Евгений Абрамович Баратынский (1800-1844) – один из самых талантливых поэтов первой половины ХIХ века. Ровесник А. Пушкина, высоко им ценимый. Причём, высокая оценка дарования поэта сохранялась всегда, изначально и в последующем, вплоть до нашего времени. В. Белинский немало и точно о нём писавший, в отзыве на последнюю книгу поэта «Сумерки» (1842 г.) отмечал, что «из всех поэтов, появившихся вместе с Пушкиным, первое место бесспорно принадлежит Баратынскому». В наше время литературовед и, кстати, мой преподаватель в Литературном институте им. М. Горького – Евгений Лебедев писал: «Евгений Абрамович Баратынский, один из самых интересных и самобытных писателей пушкинского круга» («Разума великолепный пир», М., «Современник», 1981). То есть, во все времена Е. Баратынский не уходил из литературы и общественного сознания. Так или иначе его помнили и переиздавали, несмотря на неблагоприятность времени.

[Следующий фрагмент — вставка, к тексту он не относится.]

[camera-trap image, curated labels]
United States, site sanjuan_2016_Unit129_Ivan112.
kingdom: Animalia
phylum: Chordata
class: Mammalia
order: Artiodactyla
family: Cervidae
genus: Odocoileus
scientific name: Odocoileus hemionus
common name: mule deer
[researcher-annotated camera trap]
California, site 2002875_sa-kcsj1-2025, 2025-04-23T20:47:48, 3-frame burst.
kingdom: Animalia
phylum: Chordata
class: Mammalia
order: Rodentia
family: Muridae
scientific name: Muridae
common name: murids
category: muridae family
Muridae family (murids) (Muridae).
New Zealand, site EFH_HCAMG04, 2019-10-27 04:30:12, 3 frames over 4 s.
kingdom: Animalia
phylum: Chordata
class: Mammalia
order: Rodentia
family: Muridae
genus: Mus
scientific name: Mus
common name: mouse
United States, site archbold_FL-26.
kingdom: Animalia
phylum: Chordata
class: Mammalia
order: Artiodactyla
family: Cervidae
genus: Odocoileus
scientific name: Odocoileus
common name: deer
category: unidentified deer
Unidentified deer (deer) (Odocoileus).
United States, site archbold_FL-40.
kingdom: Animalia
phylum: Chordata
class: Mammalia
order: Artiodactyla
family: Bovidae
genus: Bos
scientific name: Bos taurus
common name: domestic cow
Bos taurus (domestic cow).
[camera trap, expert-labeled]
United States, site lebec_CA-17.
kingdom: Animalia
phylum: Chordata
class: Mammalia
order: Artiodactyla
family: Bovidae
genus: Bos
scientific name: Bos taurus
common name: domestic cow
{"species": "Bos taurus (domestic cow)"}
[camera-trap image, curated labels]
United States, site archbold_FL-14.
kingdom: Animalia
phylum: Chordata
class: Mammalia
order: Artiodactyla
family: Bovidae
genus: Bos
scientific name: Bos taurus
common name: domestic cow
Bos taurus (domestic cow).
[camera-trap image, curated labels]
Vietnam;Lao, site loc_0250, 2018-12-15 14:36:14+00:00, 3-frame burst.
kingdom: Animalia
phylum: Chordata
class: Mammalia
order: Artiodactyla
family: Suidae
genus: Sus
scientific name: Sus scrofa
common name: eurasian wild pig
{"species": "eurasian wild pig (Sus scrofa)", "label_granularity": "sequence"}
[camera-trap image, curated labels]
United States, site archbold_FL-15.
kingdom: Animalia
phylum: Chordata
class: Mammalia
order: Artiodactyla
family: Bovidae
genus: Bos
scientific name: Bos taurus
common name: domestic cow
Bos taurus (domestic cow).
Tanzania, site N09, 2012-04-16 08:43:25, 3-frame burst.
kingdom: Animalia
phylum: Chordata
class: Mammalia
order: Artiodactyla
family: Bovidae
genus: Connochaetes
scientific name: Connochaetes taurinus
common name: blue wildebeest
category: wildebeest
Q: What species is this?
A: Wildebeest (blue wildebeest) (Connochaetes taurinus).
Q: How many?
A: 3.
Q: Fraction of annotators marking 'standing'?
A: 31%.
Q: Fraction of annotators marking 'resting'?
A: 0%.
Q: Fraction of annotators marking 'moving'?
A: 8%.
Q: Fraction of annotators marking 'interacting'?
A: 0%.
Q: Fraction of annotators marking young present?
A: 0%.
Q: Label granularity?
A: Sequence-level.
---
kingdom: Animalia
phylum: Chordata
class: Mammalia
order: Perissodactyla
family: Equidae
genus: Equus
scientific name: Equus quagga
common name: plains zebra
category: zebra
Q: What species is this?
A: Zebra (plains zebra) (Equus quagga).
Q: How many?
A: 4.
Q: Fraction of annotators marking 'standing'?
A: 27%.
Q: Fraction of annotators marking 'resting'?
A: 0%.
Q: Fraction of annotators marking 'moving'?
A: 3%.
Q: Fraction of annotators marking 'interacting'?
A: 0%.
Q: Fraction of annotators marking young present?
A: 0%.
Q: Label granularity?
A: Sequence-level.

И всё же Е. Баратынский занимает какое-то особое место в русской литературе, в исследованиях его творчества остающееся, за редким исключением,  не прояснённым. При его имени всегда возникало мнение о его якобы недооценке: «Прежде его возвышали не по заслугам; теперь, кажется, унижают неосновательно» (В. Белинский). В последующее время и особенно теперь, судя по исследованиям, его снова возвышают, кажется, безосновательно. Причём, исходя уже не столько из его творчества и более двухвекового развития общественной мысли, сколько для подтверждения своих нынешних воззрений, на поверку оказывающихся какими-то и вовсе архаичными.

Дмитрий Голубков, автор романа о Е. Баратынском «Недуг бытия», предлагая всмотреться внимательней в «этот запылённый мрамор», не без оснований отмечал эту, так трудно уловимую особенность поэта: «Его влияние странно – оно какое-то неявное, распылённое… Он и после физической кончины своей существует как-то особенно, непохоже на других наших классиков» («Уроки Евгения Боратынского», «День поэзии», 1966). Очевидно, что такое особенное его положение в русской литературе кроется не столько во внешних обстоятельствах, сколько в самом характере его творчества, а ещё в большей мере – в особенностях его воззрений и миропонимания.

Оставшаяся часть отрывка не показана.